Con un fragor parecido al que produciría una bandada de pájaros levantando el vuelo, surgió desde el muro una lluvia de flechas. Algunas cayeron más cerca de nosotros que de la barca que nos perseguía. El agua se cubrió de pequeñas salpicaduras verticales. Ninguna flecha dio en el blanco, pero consiguieron lo que se proponían. Los hombres de César dejaron de perseguirnos.
Tirón viró en sentido paralelo a la muralla, dirigiéndose hacia el puerto y el muelle más cercano. Pero los perseguidores viraron igualmente y siguieron paralelos a nosotros, manteniendo la distancia, tratando de acercarse lo suficiente para acertarnos con sus disparos, pero fuera del alcance de los arqueros de la muralla. Me tendí en el fondo de la barca y me encogí todo lo que pude, no sólo para esquivar las flechas, sino para que Tirón tuviera más espacio para moverse mientras bregaba con la vela.
Oí un grito en la otra barca y vi que uno de los arqueros tenía una flecha clavada en la espalda. Perdió el equilibrio y cayó al agua. Supuse que nuestros perseguidores darían media vuelta, pero dejaron el rescate del soldado a la barca que iba tras ellos.
Cada vez estábamos más cerca del puerto, donde se había reunido una multitud para contemplar el espectáculo; todos daban gritos de ánimo, como si fueran los espectadores de una carrera. Desde el fondo de la barca veía retazos de los arqueros que corrían por las almenas para situarse a nuestra altura. Gritaban y reían cada vez que se detenían a cargar el arco, luego apuntaban y disparaban. Estaban fuera de tiro, sin peligro de ser alcanzados por las flechas de nuestros perseguidores. Para ellos el intercambio de disparos era una diversión, un pasatiempo. Qué diferente era para mí, acurrucado en la barca y viendo pasar las flechas por encima.

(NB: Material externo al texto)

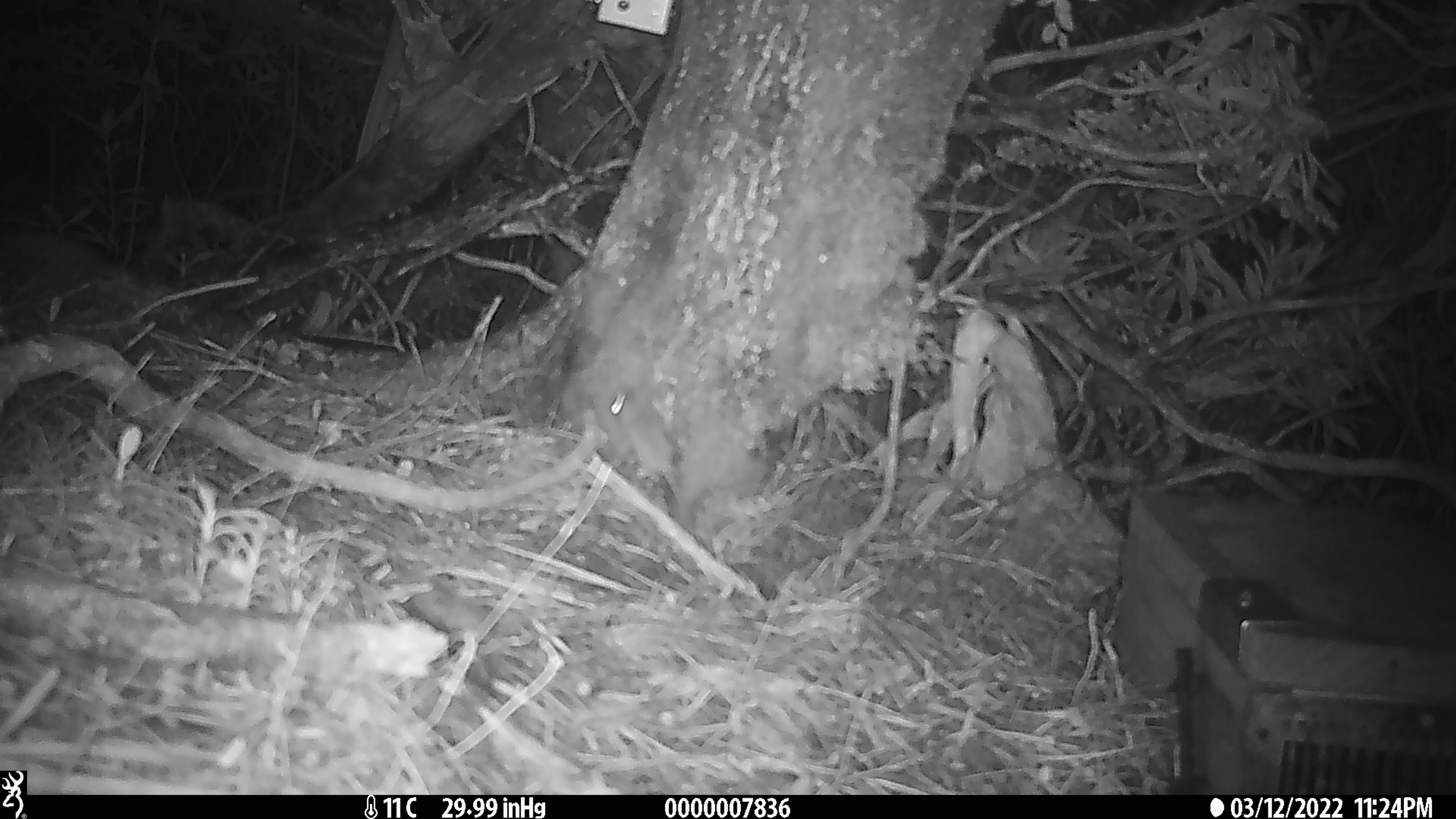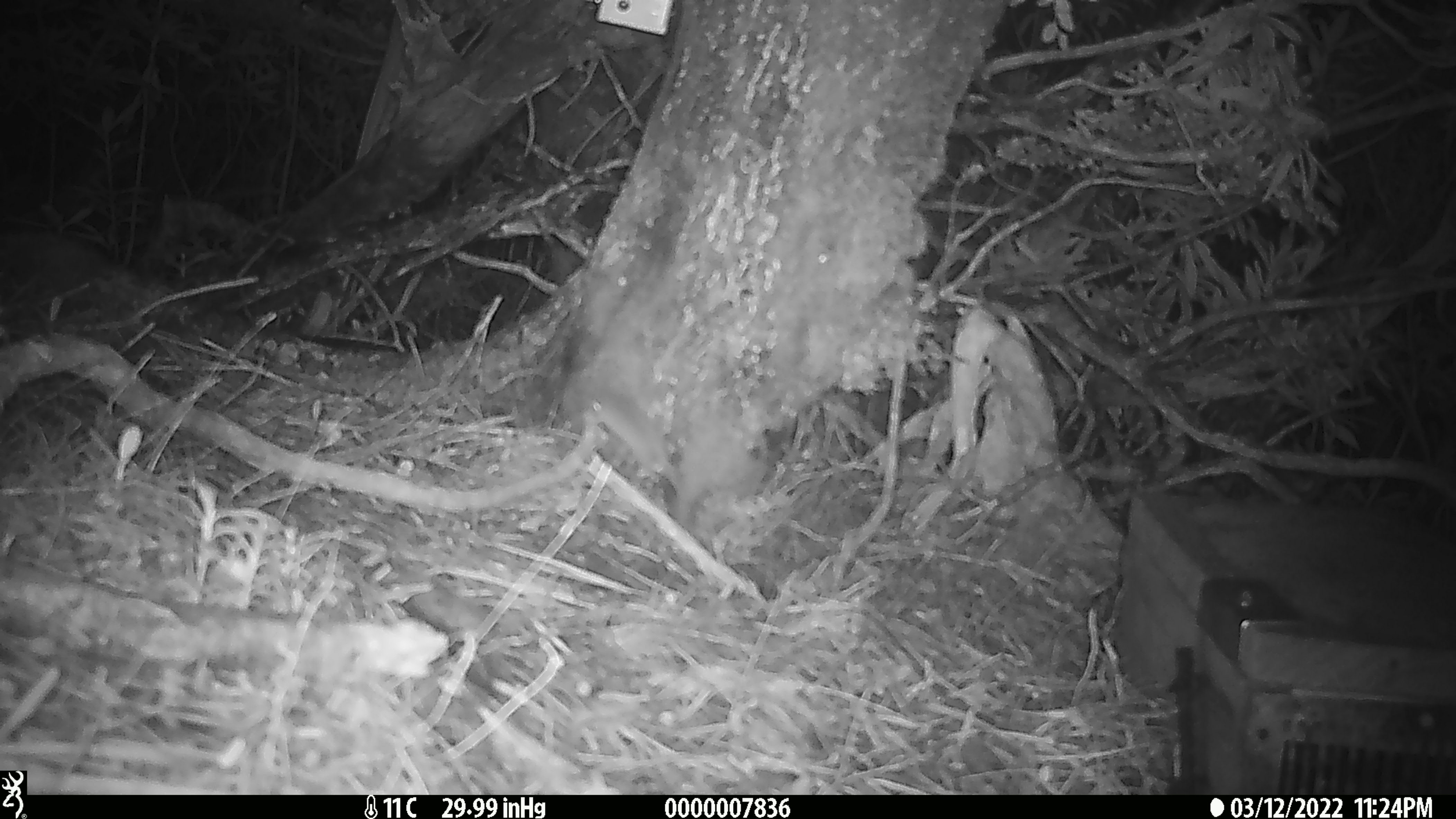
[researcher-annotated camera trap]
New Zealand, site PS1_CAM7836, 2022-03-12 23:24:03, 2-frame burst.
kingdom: Animalia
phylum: Chordata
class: Mammalia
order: Rodentia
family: Muridae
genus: Mus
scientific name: Mus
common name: mouse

Tras un fuerte zumbido, oí un crujido y sentí un cosquilleo en la nariz. Una flecha había atravesado el costado de la barca y había estado a punto de abrirme la tercera fosa nasal.

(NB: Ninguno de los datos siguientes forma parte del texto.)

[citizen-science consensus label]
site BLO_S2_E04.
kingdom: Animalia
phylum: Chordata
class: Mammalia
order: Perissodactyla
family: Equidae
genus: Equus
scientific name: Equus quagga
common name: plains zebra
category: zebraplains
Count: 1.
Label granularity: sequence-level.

De repente, la barca dio un bandazo. Redujimos la velocidad y viramos. Mi primera sospecha fue que habían alcanzado a Tirón y había perdido el control de la embarcación, pero estaba en pie, casi encima de mí. Entonces vi a Fórtex. Aún empuñaba los remos y tenía los nudillos blancos de apretarlos, pero había dejado de remar. Tenía los ojos abiertos. Le temblaban los labios como si quisiera hablar, pero de su boca sólo salía tos y sangre. Una flecha le había atravesado el cuello. La punta de metal sobresalía por un lado y el astil con las plumas por el otro.